Thursday, 3 March 2011

There is no evidence for God

I can't take credit for this as it's a great post by halfcentaur on one of the JREF Forums entitled "There is no evidence for God", but it struck such a cord with me that I've reposted it here in it's entirety. The link to the original post is

Not only is there no evidence for a god, the concept is clearly derivitive from one of the first mistakes in logic people make when trying to understand the natural world. Superstition.

We used to think there was a god or spirit for individual flowers, rivers, mountains, the sky. Even the house, the hearth, and food like bread and wine. It's an abstract concept that assigns identity to what is really merely a collection of basic components. We like to think of things as complete concepts, and not what makes them up. A birthday cake is really flour and eggs and sugar.

The more we explain these things and break the world down, the less and less we have left to assign this spirit of being towards.
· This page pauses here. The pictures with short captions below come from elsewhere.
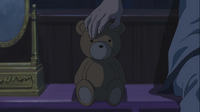 Episode 6 - Screenshot 32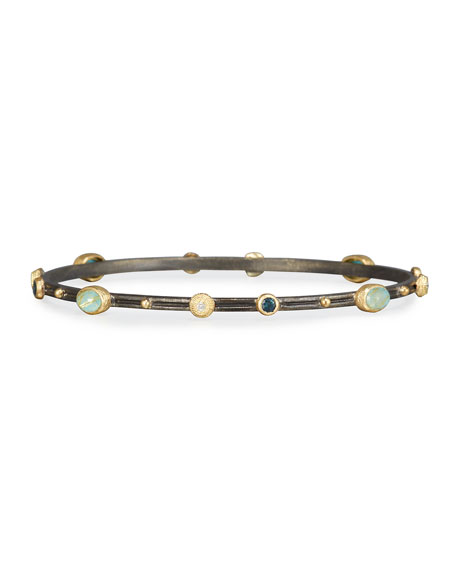 Armenta Old Word Midnight Turquoise & Quartz Bangle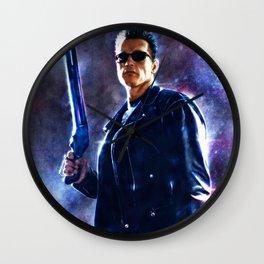 The Terminator Wall Clock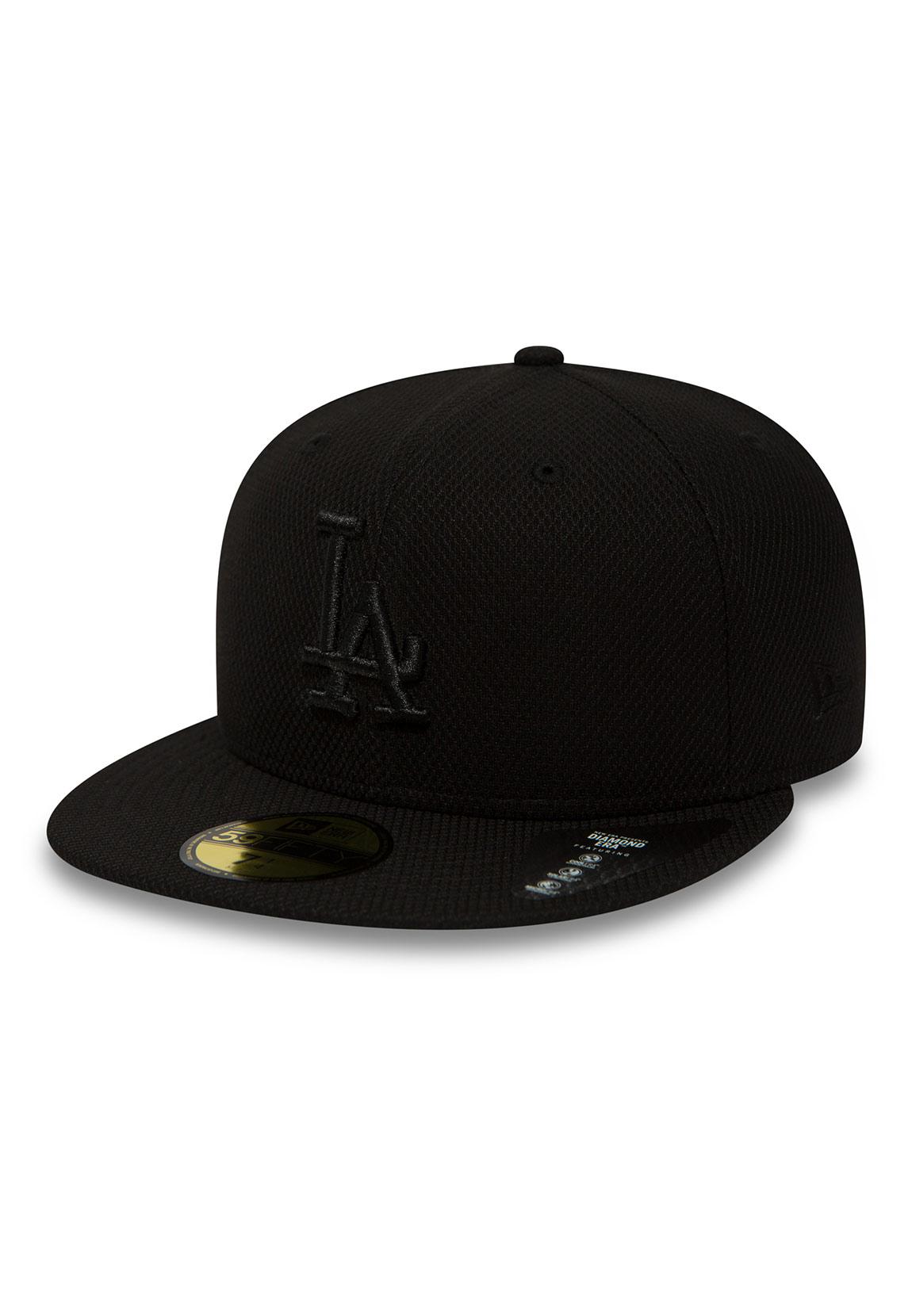 75ca8084230 New Era Diamond Era 59Fifty Cap La Dodgers Black Black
The God of the Gaps as it's been called. Now that we've explained so much of the universe away without the need of spirits or gods, all we have left really is the sum collective of the components of the natural world, the universe itself. Existence and reality itself.
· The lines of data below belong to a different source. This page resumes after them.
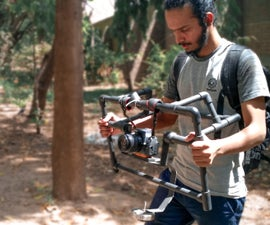DIY Camera RIG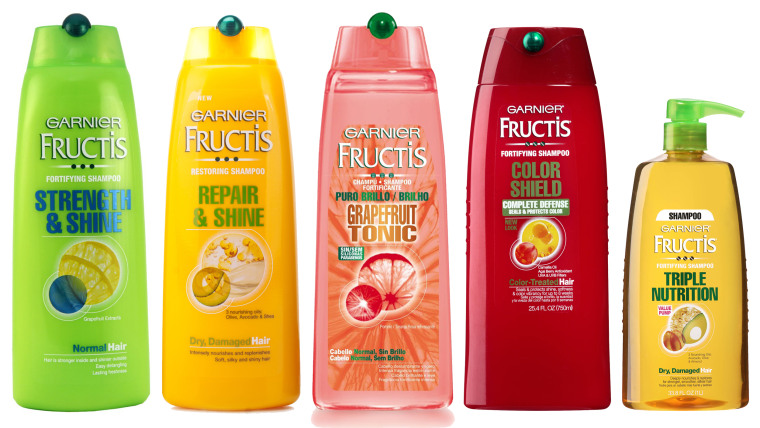 Fructis, how to pronounce garnier fructis, pronouce garnier fructis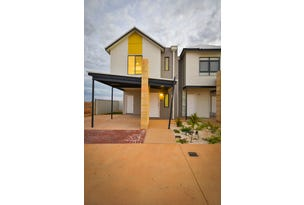 25/30 Dugong Close, Exmouth, WA 6707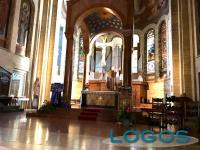 Turbigo - La chiesa Parrocchiale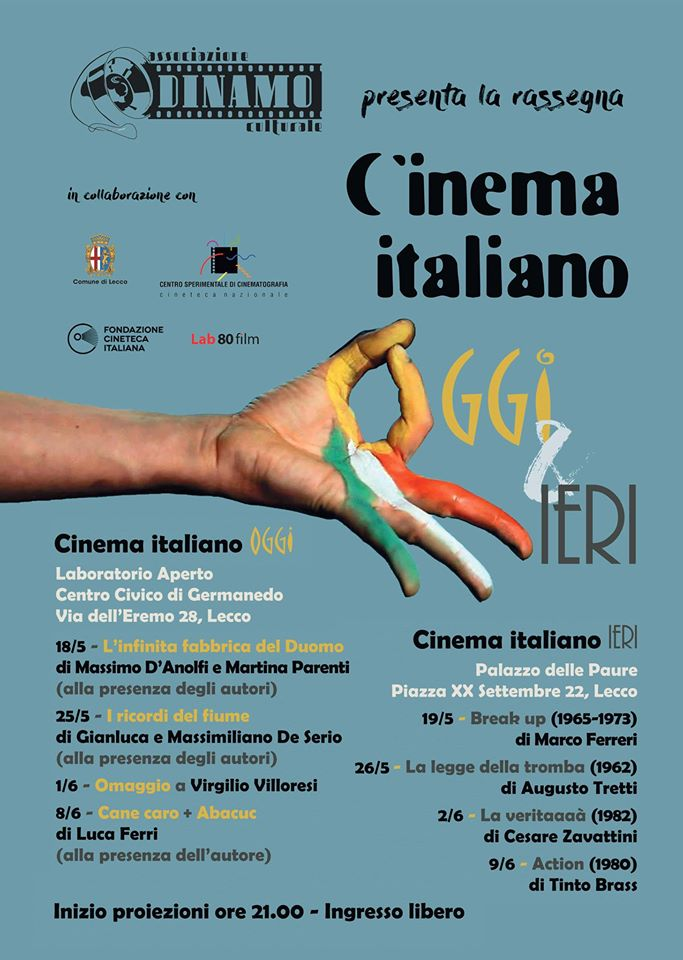 programma cinema italiano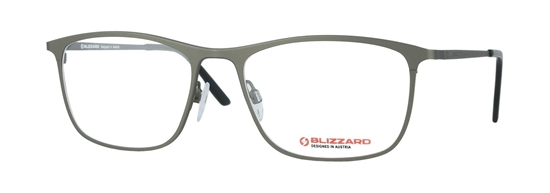 Obrázek z dioptrické brýle BLIZZARD Frame 18-09-15, 56-18/140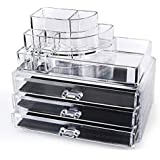 """Home-it Clear acrylic makeup organizer cosmetic organizer and Large 3 Drawer Jewerly Chest or makeup storage ideas Case Lipstick Liner Brush Holder make up boxes Organizer measures (10""""x6""""x7.7"""")"""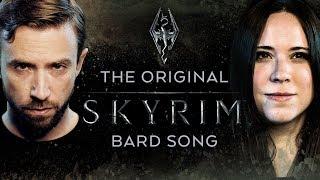 Vokul Fen Mah Original Skyrim Bard Song Feat Malukah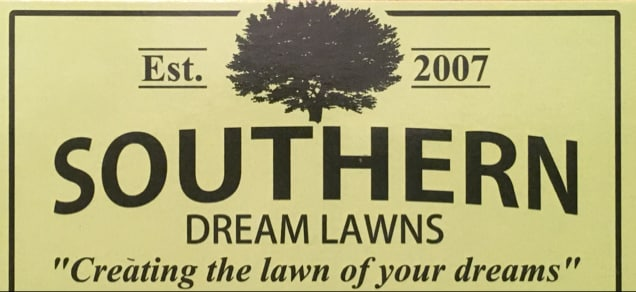 Southern Dream Lawns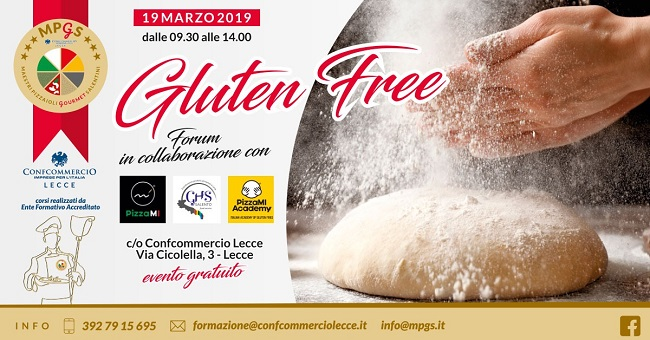 banner gluten free
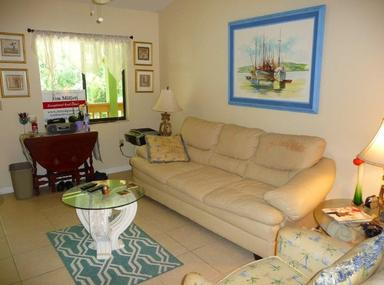 Paradise Lakes Vacation Rental Condo E10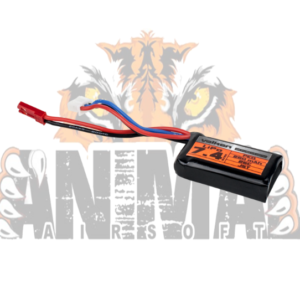 Battery - V Energy LiPo 74V 250mAh 25C PEQ-12500 f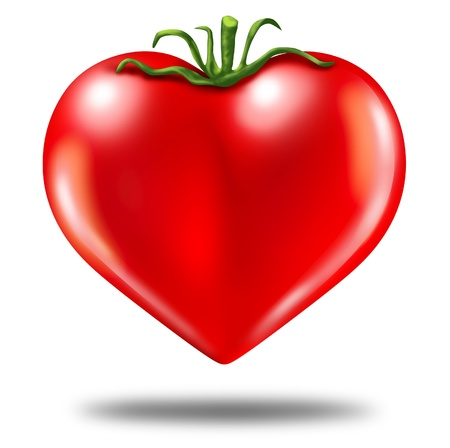 anti oxidants: Healthy lifestyle symbol represented by a red tomato in the shape of a heart to show the health concept of eating well with fruits and vegetables. Stock Photo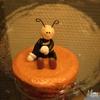histoire d\'abeilles4.jpg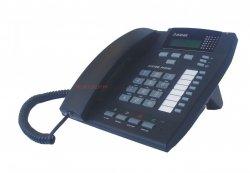 SLICAN Telefon systemowy IP CTS-102.IP, czarny
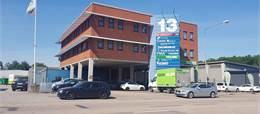 Ledig lokal Bergavägen 13, Helsingborg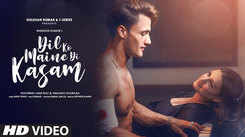 Watch New Hindi Trending Song Music Video - 'Dil Ko Maine Di Kasam' Sung By Amaal Mallik ft. Arijit Singh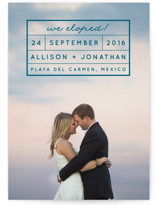 Light and Airy Wedding Announcements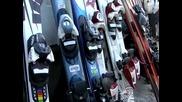 Пазар за ски екипровка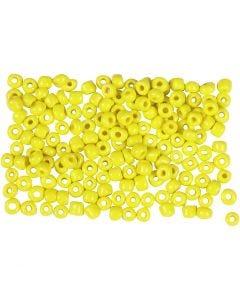 Rocaille-siemenhelmet, halk. 3 mm, koko 8/0 , aukon koko 0,6-1,0 mm, keltainen, 500 g/ 1 pkk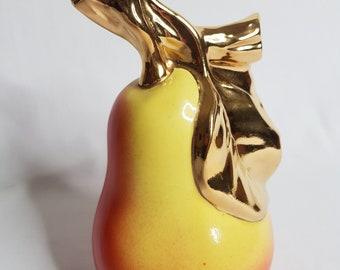 Liqueur bottle in the shape of a pear, vintage ceramic, 1970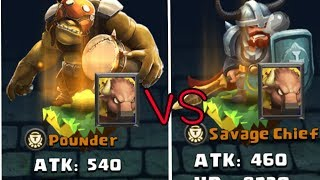 Clash Of Lords 2 Pounder VS Savage Chief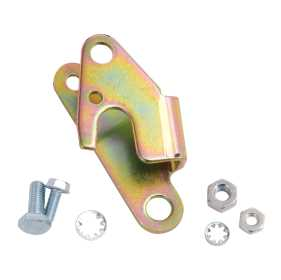 Performer Series Throttle Lever Adapter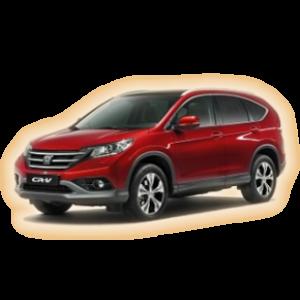 Honda CR-V IV (RM1–RM4) 2012-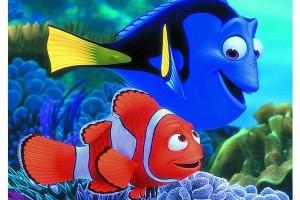 """Pixar kembali menyelami samudra demi """"Finding Dory"""""""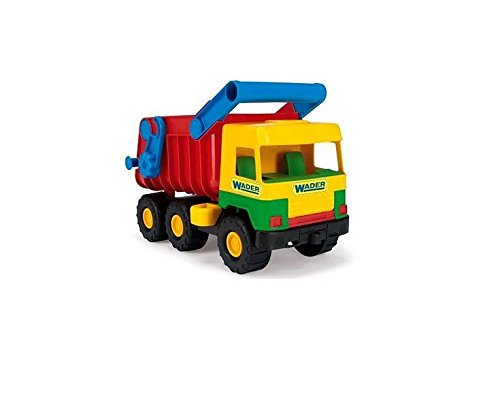 Wader 38 cm Middle Truck Tipper-Assorted Colors, used for sale  Delivered anywhere in USA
We still assign this anthropic personality to the things we don't understand. This is the essence of the God concept.

There's a reason even the most simple minded and child like intelligence understands the conclusion that there is a God out there, and this wide spread idea would be a mistake in logic to conclude as evidence itself for a God just because it is so common an idea.

It's common because it's beginner's logic to making sense of the world to a being with an identity.

But why do we humans strive to find identity in the natural world around us?

We humans assign the paramount of importance in all of existence to consciousness and identity. Assigning identity to objects without identity is an error that comes from projection.

Psychological projection, and nothing more.

It is only when one strives to keep going that logic breaks down this projection and frees the mind to see beyond the anthropic bias.

Understandably, it's a comfort to have this projection of universal identity confirmed to a social animal that thrives on not being alone. We are wired to not want to be alone, and to seek out other identities. We feel good and safe and comfortable when we're not alone.

This is the reason so many make the mistake of seeing a God as an acceptable answer. It not only seems logical at first sight, it gives pleasure. And to have that idea taken from you is perceived as an actual threat to the well being of the mind, at a basic level of psychology.

It's completely understandable that those who entertain the concept of a God would have difficulty with ignoring the threat that doubt poses.

One must recognize their own need to project identity on the universe to understand there is no God, and ultimately to find intellectual freedom in divorcing the mind from the need.

Awe and wonder at realizing one's place in the scale of the universe is mistaken for being a part of this projection.

Awe and wonder can easily turn to terror when a being wired to find comfort in the company of other identities discovers how alone it is in the universe when looking at the idea through a certain point of view.

But when one considers how ironic our existence really is, a chain reaction of an infinite amount of interactions, the precious and fragile beauty of being is truly revealed to a mind able to appreciate aesthetic pleasure, and this beauty and sense of meaning dwarfs any primitive "spiritualism" that anthropic projection seeks to hide within the guise of religion.

To a mind able to derive pleasure and wonder at the universe, A God actually renders the Universe into something ultimately boring and dull, merely a creation of a being that is only doing something it's capable of doing. What's so special about the universe if a God is already omnipotent and omniscient? It's not impressive at all, really. It's just a construct. It's only impressive and worthy of worship because we can't do it or hope to understand it. To expect us to worship something based on that criteria is unfair and petty.

The only thing left to derive awe and wonder from is the ability of this God, to feed the ego of something merely doing what it can easily do anyways. To worship a being for doing what it's able to do anyways. Perhaps if this God chose to do something noble, which is what the various religions try to construe out of all this unfortunate projecting. But Christianity is confused over worshiping God because he is noble, and worshiping God because it's a law.

The true nature of reality is much more amazing and important and ironic and beautiful without a God. No longer is reality merely the expression of a God's ability, but a miracle of circumstance so complex and elegant it takes the breath away.

Logic ultimately unmasks beauty, meaning, and importance as nothing but an arbitrary frame of reference imposed on the universe by the human mind. It is not really real, in the sense that humans find pleasure in observing concrete truths.

But meaning is what you make of it.

As beings able to experience pleasure at aesthetic elegance, beauty and chance, it's a tragedy that so many dismiss the miracle of a godless universe in favor of the dull psychological projections of religion, I think.